If smaller TV programmers can’t demonstrate evidence of their audience size and composition, advertisers will be less likely to buy with them.
Similarly, new shows don’t have viewership data (because they haven’t actually aired yet) and are instead typically sold against existing benchmarks for popular airtimes or similar programs. If that data isn’t consistent, either, then buyers may not be willing to risk spending ad dollars on what is, essentially, an unknown quantity.
What’s next?
That said, Nielsen is still a behemoth. Seven of the largest agencies, including six holdcos, all recently renewed long-term, multiyear partnership deals with Nielsen’s Big Data + Panel product.
“We’re proud to be the first company to earn accreditation for Big Data + Panel and first-party live streaming, while continuing to expand out-of-home measurement,” a Nielsen spokesperson told AdExchanger in an emailed statement. “And that only covers the past few months of enhancements for our clients.”

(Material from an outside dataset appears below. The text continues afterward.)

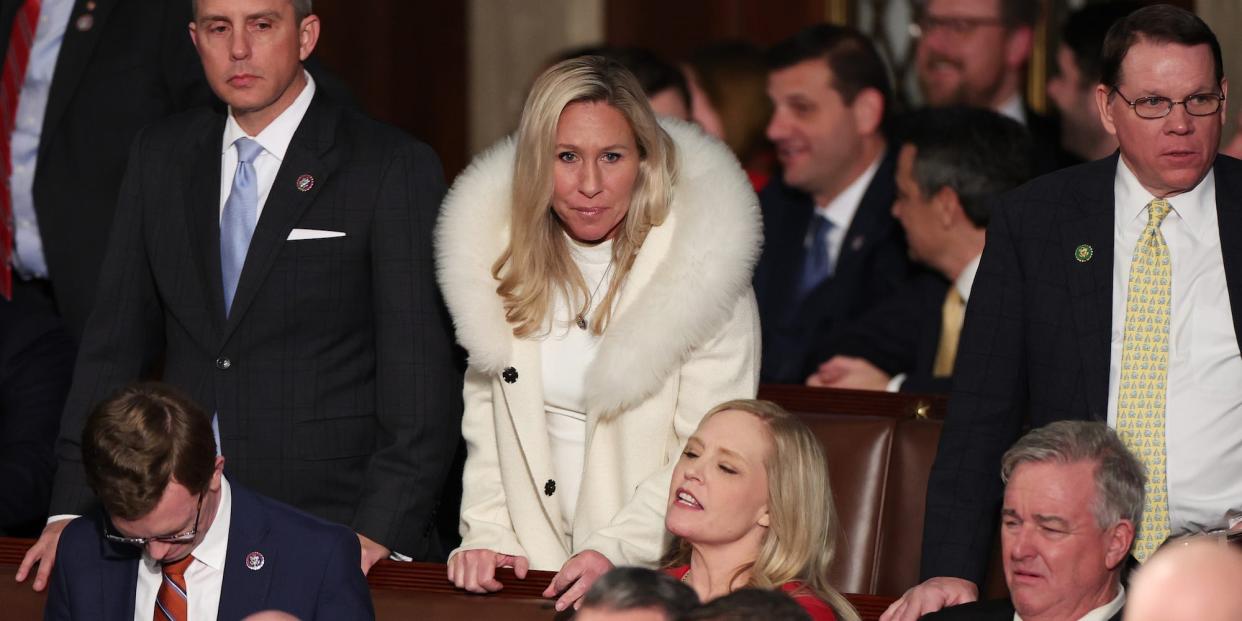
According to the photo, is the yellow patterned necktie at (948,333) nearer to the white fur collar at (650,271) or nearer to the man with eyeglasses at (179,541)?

But given Nielsen’s recent history – losing its national and local TV MRC accreditation in 2021, then gaining it back for national TV in 2023 – being perceived as having volatile or unstable panel data could only further undermine the company’s current market dominance.
Meanwhile, ongoing uncertainty around the accuracy of Nielsen’s measurement will likely reignite interest in multicurrency approaches, which picked up steam during the roughly year and a half that Nielsen was without accreditation, but felt relatively dormant during the 2025 upfronts presentations.
To be fair, most of Nielsen’s major competitors are no longer small, scrappy startups.
Both iSpot and Comscore achieved their own national TV accreditation in 2023 and 2024, respectively (including local TV for Comscore, which Nielsen has not yet earned back). VideoAmp formally initiated its own MRC audit process in May.
Comscore, iSpot and VideoAmp have all three also been certified by the Joint Industry Committee (JIC), which, unlike the MRC, concentrates on the way buyers and sellers actually transact on various currencies. (So far, Nielsen has not participated in the JIC certification process.)
And Nielsen’s competitors spot an opportunity if programmers’ trust in Nielsen numbers stays shaken. VideoAmp’s Lilly, for one, smells blood in the water. He feels confident that the next 12 months will provide a “massive opportunity” for the alternative currency company.
“I’ve never been more bullish in my three and a half years here,” said Lilly.